Only ten of the crew mustered at mess that night. Corson had not yet recovered; Clark MacAfee still complained of his injuries, and Obed Hargous and Wistar Royce were also ill from the effects of bad water.
It was a dismal place, this narrow bayou, overhung with lofty trees, and the gray, trailing mosses, which brushed the roof of the ark. Around, on every hand, thousands of frogs were croaking, while here and there water-moccasins lay stretched along dead cypress limbs that had fallen on the stagnant waters. One was found on the roof of the ark as the crew were tying up.
Moses and Lewis made short work of this intruder, and set lanterns forward and aft, the better to see if more snakes crept aboard.
While eating supper they could hear the bellowing of alligators, which began immediately after dark. The bayou appeared to be a haunt of these formidable reptiles. Alligators, indeed, seem to have been far more numerous, as well as larger, a century ago than at present. We now rarely hear of one being seen above the mouth of the Red River; but in early days they were found as far north as New Madrid and the mouth of the Ohio. If we may believe the accounts given by boatmen, an alligator twenty feet in length was not an unusually large reptile in the days of the Louisiana Purchase.
Meanwhile the horses, frightened probably by the sound, were snorting loudly.
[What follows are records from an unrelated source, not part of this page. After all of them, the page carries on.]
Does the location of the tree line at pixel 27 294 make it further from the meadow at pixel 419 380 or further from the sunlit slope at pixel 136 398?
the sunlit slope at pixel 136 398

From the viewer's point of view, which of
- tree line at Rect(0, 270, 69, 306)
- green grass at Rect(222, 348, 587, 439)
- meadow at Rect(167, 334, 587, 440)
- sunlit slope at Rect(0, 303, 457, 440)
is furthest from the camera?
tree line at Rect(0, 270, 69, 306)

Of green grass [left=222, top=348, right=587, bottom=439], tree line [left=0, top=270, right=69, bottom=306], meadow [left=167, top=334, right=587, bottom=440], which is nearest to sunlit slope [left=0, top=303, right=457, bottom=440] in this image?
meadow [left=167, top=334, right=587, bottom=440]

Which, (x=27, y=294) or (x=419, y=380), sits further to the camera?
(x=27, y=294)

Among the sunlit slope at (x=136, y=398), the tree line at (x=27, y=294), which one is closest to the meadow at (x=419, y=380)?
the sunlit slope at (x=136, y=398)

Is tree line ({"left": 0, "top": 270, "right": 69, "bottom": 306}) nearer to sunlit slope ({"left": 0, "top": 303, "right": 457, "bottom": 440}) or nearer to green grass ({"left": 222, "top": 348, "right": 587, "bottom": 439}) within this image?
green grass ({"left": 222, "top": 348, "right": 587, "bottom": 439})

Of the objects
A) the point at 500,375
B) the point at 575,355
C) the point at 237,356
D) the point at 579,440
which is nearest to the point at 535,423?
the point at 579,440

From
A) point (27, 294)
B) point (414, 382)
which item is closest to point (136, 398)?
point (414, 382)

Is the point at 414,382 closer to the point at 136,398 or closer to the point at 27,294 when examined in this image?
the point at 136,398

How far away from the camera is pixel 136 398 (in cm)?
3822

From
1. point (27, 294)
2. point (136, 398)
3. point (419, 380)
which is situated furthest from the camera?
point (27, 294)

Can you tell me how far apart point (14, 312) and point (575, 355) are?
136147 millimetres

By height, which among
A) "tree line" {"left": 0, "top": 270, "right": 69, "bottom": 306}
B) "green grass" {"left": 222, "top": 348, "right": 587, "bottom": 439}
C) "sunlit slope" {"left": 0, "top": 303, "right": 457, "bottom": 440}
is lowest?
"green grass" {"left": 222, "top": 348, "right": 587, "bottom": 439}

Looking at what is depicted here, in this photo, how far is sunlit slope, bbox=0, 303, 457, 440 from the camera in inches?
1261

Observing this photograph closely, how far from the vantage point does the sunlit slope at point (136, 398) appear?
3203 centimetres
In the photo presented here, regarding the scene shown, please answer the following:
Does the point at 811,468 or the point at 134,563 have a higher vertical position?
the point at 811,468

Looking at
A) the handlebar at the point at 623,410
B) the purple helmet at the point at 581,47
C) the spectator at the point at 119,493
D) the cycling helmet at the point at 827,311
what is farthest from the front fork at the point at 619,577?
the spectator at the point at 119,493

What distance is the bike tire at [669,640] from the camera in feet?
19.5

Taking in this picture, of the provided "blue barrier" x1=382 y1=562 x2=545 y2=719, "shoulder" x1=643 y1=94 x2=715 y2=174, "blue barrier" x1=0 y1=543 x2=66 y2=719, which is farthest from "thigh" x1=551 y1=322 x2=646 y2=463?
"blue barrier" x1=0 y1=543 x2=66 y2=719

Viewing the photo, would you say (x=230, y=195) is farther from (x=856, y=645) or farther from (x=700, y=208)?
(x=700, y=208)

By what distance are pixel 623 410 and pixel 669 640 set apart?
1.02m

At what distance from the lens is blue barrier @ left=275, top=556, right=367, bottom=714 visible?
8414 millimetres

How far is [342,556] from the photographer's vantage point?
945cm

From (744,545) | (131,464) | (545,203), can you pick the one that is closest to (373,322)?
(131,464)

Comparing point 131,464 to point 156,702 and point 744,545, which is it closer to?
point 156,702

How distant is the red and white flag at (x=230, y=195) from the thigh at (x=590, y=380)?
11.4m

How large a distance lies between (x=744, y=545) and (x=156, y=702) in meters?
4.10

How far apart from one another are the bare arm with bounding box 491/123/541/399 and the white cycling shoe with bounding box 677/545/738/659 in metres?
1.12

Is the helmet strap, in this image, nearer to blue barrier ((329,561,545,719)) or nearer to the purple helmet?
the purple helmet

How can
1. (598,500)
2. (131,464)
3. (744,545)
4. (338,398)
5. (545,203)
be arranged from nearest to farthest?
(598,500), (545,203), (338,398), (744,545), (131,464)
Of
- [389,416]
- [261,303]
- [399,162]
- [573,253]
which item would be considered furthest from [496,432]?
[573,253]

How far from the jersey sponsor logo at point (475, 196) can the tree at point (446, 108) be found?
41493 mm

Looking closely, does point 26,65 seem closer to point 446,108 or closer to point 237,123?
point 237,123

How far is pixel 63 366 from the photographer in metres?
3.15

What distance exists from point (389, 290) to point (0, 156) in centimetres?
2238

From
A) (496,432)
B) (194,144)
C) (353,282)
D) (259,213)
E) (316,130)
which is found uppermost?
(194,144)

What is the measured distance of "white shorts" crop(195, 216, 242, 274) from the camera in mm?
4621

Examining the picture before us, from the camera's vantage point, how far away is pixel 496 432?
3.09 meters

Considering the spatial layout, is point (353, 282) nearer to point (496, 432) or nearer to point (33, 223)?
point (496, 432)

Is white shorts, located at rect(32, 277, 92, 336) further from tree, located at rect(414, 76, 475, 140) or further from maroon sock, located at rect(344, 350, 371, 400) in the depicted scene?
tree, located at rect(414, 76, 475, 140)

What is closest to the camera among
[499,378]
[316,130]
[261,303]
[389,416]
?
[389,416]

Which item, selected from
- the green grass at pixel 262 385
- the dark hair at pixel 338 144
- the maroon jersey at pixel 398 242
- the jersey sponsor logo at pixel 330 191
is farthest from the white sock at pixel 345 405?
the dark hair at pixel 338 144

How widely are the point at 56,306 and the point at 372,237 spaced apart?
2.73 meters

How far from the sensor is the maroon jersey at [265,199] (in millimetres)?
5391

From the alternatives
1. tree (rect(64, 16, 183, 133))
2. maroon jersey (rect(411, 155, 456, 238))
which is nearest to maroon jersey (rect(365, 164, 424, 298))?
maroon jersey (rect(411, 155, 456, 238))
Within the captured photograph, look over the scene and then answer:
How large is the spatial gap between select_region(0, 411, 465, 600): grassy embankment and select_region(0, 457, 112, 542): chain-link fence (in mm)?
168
It became evident that the reptiles smelled the live stock. It was not believed at first that they could clamber aboard; but fears of this soon arose, for one of the big reptiles, having apparently climbed out on a fallen magnolia, dashed for the side of the ark, forward, where he struck his head so hard as to cause a considerable shock to the boat. This raised a great commotion among the horses. The claws, or flippers, of other alligators could be heard constantly scratching the sides, and at length the big fellow came tumbling over the rail at the very heels of the horses.
The uproar that followed can be imagined; the men shouting, the horses kicking and squealing, Tige barking, and the pet bear growling in a savage chorus.
As if terrorized into abnormal activity, this alligator lashed right and left with his formidable tail, and snapped savagely at the legs of the horses and at the pike-poles with which the crew attacked it.
One of the horses kicked the reptile and it scuttled back against the bulwarks, rattled, dashed headlong past the gun-room, and jammed itself between a post there and the rail. Here it stuck fast, and Captain Royce, who had run to get a rifle, approached and fired the piece into the reptile’s gaping throat.
No more of the saurians got on board, or the voyage might have ended then and there; but it was not till day dawned that the scaly creatures began to sink, and swim away to their coverts.
At sunrise they poled out of the bayou, and were glad to feel the ark floating with the river again. But adventures and accidents, as has been often noted, rarely come singly. The current bore them over toward the Spanish, or Louisiana shore, and as the ark drifted past a bank of thick willows, it was suddenly drawn into the rapid outset of water through a crevasse.